昨日、DFM VALORANT部門の新ロスターが発表された。そのニュースを聞いて初めに思ったのは「ああ、まだ彼らの翼は折れていなかった」、その一言だった。

少し昔話をしよう。

2022年、夏の暑さがまだ拭えない秋。Crazy Raccoon VALORANT部門はリーグから落選した。

それ即ち、CRとして2022 s2ロスターのまま世界で戦える可能性が2023年は潰えたということ。そしてこのことが最終的なひと押しとなってrionさんはストリーマー部門に戻ることを決めた。この時点で残されたnethさん、Meiyさん、popogachiさん、Astellさんは正直リーグ入りを認められたZETAかDFMにトライアウトを受けて加入し、リーグへと挑戦するものと思っていた。何故かというと2023年にたとえ国内1位になり、アセンションリーグで頂点に立ってもリーグ入りできるのはたったの2年間。国内から世界を目指すのはあまりに厳しく辛い道のりだからだ。

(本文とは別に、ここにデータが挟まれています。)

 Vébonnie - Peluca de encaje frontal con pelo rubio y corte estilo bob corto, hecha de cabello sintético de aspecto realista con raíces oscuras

しかし、彼らはCRに残って戦うことを決めた。国内リーグから世界への、酷く険しく困難な道を選んだ。その時決めた覚悟の重さがいかほどだったのか、私にははかり知ることはできない。けれども、選手生命をかけた一大決心ということは痛いほど分かった。

この決断を、CRファンである私はまず喜んだ。またCRとして戦うnethさん、Meiyさん、popogachiさん、Astellさんの姿を追いかけ応援することができるのだと。しかしその一方でnethさんの発した言葉が忘れられなかった。「俺がFA出して30チームの中に入って世界大会出ても自分の力で行けた気がしないし今のところ考えてないな」。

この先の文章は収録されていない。